**Web page caption snippets:**
Content starts
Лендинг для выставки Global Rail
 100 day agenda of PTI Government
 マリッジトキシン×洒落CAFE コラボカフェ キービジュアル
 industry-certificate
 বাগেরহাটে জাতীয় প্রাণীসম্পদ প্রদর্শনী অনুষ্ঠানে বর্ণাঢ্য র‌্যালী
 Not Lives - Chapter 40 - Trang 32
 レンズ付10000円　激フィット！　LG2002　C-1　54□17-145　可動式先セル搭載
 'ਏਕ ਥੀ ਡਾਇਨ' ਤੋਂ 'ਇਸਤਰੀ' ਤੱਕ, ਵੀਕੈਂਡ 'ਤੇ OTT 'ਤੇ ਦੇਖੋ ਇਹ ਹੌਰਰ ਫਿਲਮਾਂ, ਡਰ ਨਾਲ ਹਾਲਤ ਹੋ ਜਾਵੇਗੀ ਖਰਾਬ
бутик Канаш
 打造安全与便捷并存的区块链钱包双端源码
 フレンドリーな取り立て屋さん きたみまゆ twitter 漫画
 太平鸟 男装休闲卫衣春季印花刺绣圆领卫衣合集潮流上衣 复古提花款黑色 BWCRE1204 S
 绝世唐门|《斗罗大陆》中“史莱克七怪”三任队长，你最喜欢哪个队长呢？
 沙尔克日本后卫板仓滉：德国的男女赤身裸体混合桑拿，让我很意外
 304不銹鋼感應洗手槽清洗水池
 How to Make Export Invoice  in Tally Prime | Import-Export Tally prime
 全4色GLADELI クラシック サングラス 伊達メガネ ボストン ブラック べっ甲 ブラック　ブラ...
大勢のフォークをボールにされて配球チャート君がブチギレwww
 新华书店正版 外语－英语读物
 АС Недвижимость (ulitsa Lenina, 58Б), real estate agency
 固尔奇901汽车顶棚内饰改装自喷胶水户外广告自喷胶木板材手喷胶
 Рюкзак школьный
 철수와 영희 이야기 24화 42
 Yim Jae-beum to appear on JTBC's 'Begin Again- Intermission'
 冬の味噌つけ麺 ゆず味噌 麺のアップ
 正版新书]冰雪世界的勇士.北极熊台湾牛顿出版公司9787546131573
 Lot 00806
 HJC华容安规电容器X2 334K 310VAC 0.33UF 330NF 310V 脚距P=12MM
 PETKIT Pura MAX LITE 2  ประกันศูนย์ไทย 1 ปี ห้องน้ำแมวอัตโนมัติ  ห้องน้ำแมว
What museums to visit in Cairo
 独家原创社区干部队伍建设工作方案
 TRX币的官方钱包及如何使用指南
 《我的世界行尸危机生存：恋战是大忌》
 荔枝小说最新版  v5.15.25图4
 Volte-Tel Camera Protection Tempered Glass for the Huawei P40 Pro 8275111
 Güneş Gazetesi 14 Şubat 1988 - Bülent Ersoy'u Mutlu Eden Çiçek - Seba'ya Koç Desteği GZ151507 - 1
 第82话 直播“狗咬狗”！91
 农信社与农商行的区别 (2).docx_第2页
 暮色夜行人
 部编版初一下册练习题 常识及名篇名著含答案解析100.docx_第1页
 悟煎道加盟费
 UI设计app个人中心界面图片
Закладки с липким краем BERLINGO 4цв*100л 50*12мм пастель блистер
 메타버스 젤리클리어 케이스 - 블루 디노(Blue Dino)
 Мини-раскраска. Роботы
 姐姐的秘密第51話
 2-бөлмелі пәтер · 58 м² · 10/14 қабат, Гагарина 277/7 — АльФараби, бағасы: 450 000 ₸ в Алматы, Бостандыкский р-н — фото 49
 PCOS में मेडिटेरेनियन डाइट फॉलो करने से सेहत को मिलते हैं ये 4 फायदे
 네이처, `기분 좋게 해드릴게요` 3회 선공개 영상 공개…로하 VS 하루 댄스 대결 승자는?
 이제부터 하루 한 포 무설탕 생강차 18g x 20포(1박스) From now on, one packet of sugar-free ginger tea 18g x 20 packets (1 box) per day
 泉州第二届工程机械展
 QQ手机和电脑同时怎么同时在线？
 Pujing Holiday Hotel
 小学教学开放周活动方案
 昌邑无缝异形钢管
Content ends
**DIRECTIONS FOR THIS TASK:** Starting at the line with "2-бөлмелі пәтер ·", retype each line through the final one in the data above, unchanged and with nothing added.

**ANSWER TO THIS TASK:**
 2-бөлмелі пәтер · 58 м² · 10/14 қабат, Гагарина 277/7 — АльФараби, бағасы: 450 000 ₸ в Алматы, Бостандыкский р-н — фото 49
 PCOS में मेडिटेरेनियन डाइट फॉलो करने से सेहत को मिलते हैं ये 4 फायदे
 네이처, `기분 좋게 해드릴게요` 3회 선공개 영상 공개…로하 VS 하루 댄스 대결 승자는?
 이제부터 하루 한 포 무설탕 생강차 18g x 20포(1박스) From now on, one packet of sugar-free ginger tea 18g x 20 packets (1 box) per day
 泉州第二届工程机械展
 QQ手机和电脑同时怎么同时在线？
 Pujing Holiday Hotel
 小学教学开放周活动方案
 昌邑无缝异形钢管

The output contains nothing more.